Background: Peroxisome proliferator-activated receptor γ coactivator-1α (PGC-1α), regulated by AMPK, is an important regulator of mitochondrial fusion. At present, whether the AMPK/PGC-1α signaling pathway regulates mitochondrial dynamics in epileptic rats is still unknown. Methods: Adult male Sprague-Dawley (SD) rats were randomly divided into fourgroups: the control group (0.9% saline, n = 5), the EP groups (lithium-pilocarpine was used to induce epilepsy, and tissues were harvested at 6 and 24 h, every time point, n = 5), the EP + Compound C group (the specific inhibitor of PGC-1α, 15 mg/kg in 2% DMSO, n = 5), and the EP + DMSO group (0.9% saline + 2% DMSO, n = 5). To investigate whether PGC-1α participates in seizures by regulating the expression of mitofusin1/2(MFN1/2)in rats. Results: In this study, the behavioral results indicate that the seizure susceptibility of the rats to epilepsy was increased when the expression of PGC-1α was inhibited. Subsequently, Western blot results suggested that the expression level of both MFN1 and MFN2 in the hippocampus was higher at 6 and 24 h after an epileptic seizure. Besides, the expression of PGC-1α and MFN2 was significantly decreased in the hippocampus when the epileptic rats were treated with Compound C. Furthermore, the immunofluorescence analysis of the localization of MFN1/2 and PGC-1α showed that MFN1/2 was mainly expressed in neurons but not astrocytes in the hippocampus and cerebral cortex of rats. Meanwhile, PGC-1α colocalized with the excitatory post-synaptic marker PSD95, suggesting that PGC-1α may regulate the seizure susceptibility of the rats by mediating excitatory post-synaptic signaling. Conclusion: The AMPK/PGC-1α signaling pathway may play an important role in the lithium-pilocarpine-induced epileptic rat model by mediating the expression of fusion proteins.

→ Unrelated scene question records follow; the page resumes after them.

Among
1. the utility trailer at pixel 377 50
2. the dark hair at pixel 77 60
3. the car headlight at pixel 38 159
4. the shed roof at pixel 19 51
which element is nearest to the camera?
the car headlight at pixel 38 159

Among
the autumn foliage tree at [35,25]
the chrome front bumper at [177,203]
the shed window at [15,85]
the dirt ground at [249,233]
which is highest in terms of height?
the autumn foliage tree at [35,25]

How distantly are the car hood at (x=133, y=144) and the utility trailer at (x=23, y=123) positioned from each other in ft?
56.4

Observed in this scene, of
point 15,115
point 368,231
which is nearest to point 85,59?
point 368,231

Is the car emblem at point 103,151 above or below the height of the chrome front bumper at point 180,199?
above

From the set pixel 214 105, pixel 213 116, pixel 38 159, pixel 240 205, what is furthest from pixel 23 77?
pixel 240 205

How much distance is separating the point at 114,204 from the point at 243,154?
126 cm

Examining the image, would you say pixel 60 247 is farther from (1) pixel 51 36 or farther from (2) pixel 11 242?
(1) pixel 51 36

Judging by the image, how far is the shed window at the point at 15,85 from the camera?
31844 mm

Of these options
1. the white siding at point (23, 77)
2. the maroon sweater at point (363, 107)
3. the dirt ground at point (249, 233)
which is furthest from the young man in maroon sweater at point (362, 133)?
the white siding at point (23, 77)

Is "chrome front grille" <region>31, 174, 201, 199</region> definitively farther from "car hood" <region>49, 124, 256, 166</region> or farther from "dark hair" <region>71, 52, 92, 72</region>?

背景：受 AMPK 调节的过氧化物酶体增殖物激活受体 γ 辅激活因子-1α (PGC-1α) 是线粒体融合的重要调节因子。目前，AMPK/PGC-1α信号通路是否调控癫痫大鼠线粒体动力学尚不清楚。方法：成年雄性Sprague-Dawley（SD）大鼠随机分为4组：对照组（0.9%生理盐水，n=5）、EP组（锂-毛果芸香碱致癫痫，6、3d取组织） 24 h, 每个时间点, n = 5), EP + Compound C组(PGC-1α特异性抑制剂, 15 mg/kg in 2% DMSO, n = 5), EP + DMSO组(0.9%盐水 + 2% DMSO，n = 5）。探讨PGC-1α是否通过调控大鼠mitofusin1/2(MFN1/2)的表达参与癫痫发作。结果：在本研究中，行为学结果表明，当 PGC-1α 的表达受到抑制时，大鼠对癫痫发作的易感性增加。随后，Western blot 结果表明，癫痫发作后 6 小时和 24 小时海马中 MFN1 和 MFN2 的表达水平较高。此外，化合物C治疗癫痫大鼠后海马区PGC-1α和MFN2的表达显着降低。此外，MFN1/2和PGC-1α定位的免疫荧光分析显示MFN1/2主要表达在神经元中，但在大鼠海马和大脑皮层中没有星形胶质细胞。同时，PGC-1α 与兴奋性突触后标记物 PSD95 共定位，结论： AMPK/PGC-1α信号通路可能通过介导融合蛋白的表达在锂毛果芸香碱致癫痫大鼠模型中发挥重要作用。